**Task:** Beginning with the line where "Cheap Custom Coins" appears, set down each line exactly until the records below end, and omit the pictures.

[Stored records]
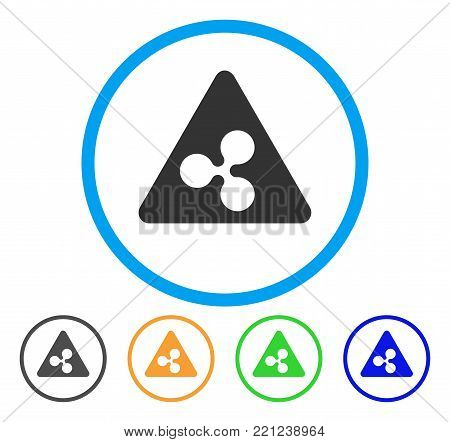 Ripple Danger rounded icon. Style is a flat gray symbol inside light blue circle with bonus color versions. Ripple Danger vector designed for web and software interfaces.
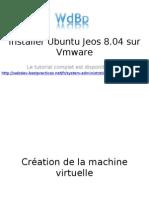 Virtualization Ubuntu Jeos 8.04 Vmware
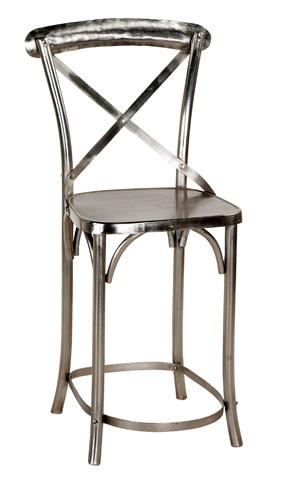 Dovetail Furniture - Allen Counter Chair - AJ035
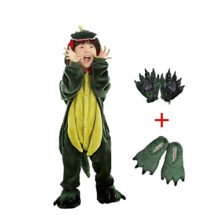 Dreamowl-Kids-Dinosaur-Animal-Costume-Childrens-Plush-Pajamas-attach-shoes-paw-0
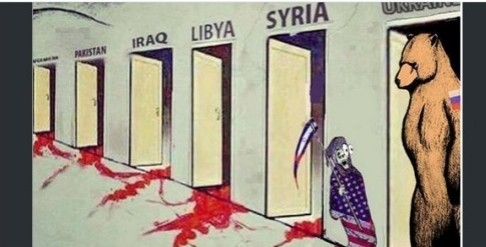 Russie-s-oppose.jpg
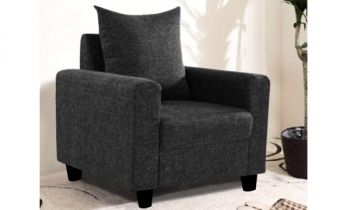 Furny Juan Single Seater Sofa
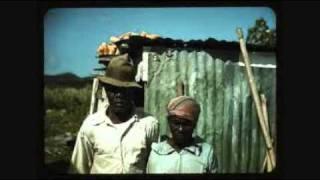 Cecil Barfield - Georgia Bottleneck Blues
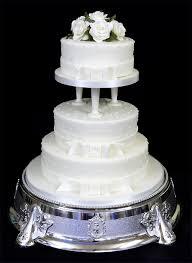 wedding cake edible decorations decorations for wedding cakes wedding corners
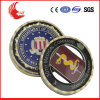 Cheap Custom Coins Silver Plating Europe Souvenir Coin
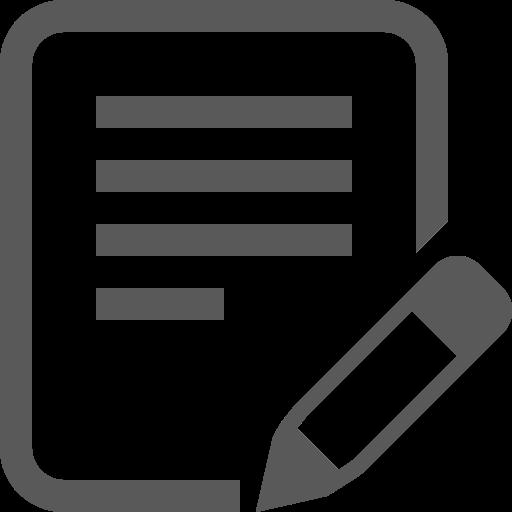 Icône d'écriture de texte PNG symbole gris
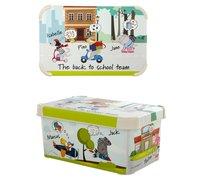 Dětský box S 29x19x14 cm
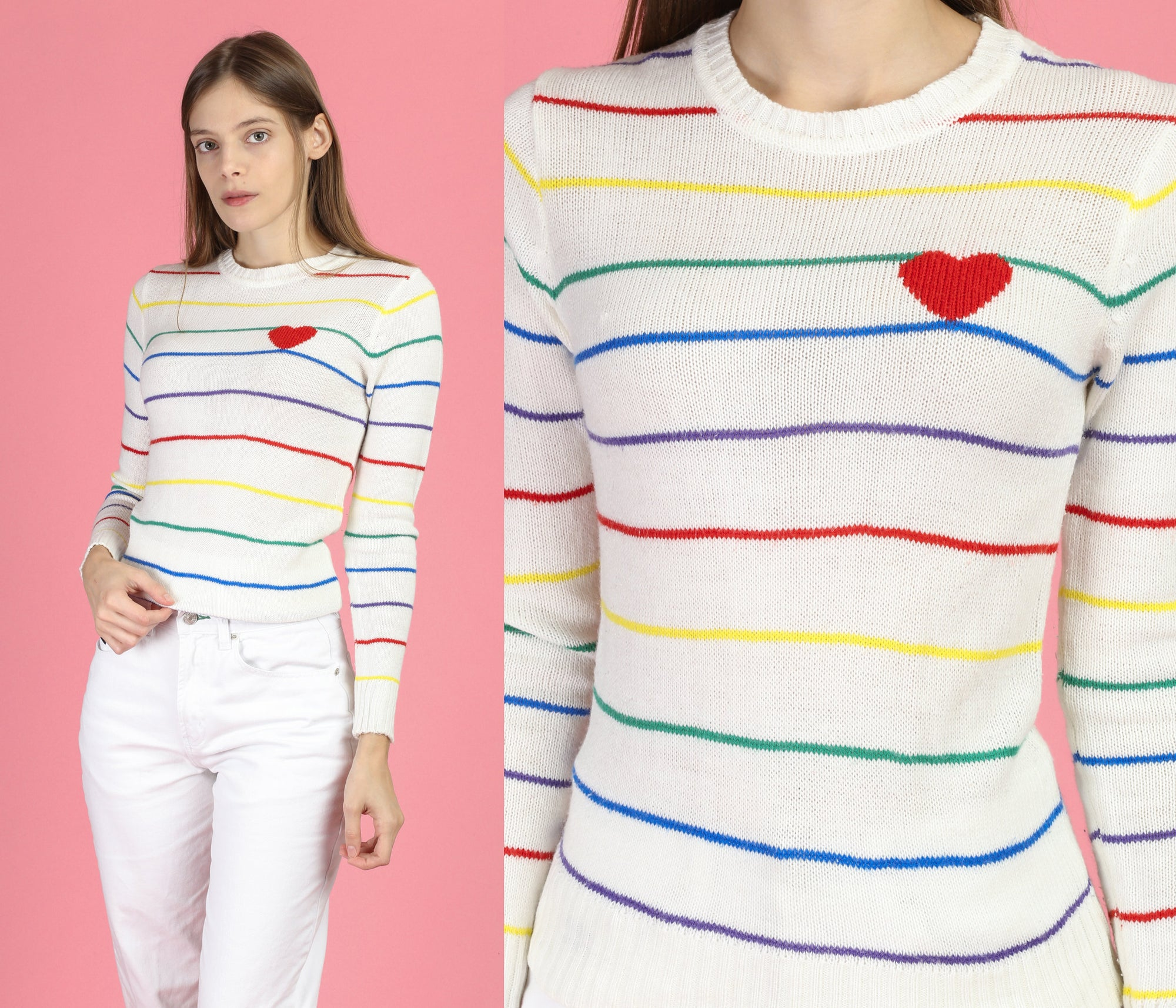 Vintage Rainbow Stripe Heart Sweater - XS to Small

**Worked solution:**
 Cheap Custom Coins Silver Plating Europe Souvenir Coin
 Icône d'écriture de texte PNG symbole gris
 Dětský box S 29x19x14 cm
 Vintage Rainbow Stripe Heart Sweater - XS to Small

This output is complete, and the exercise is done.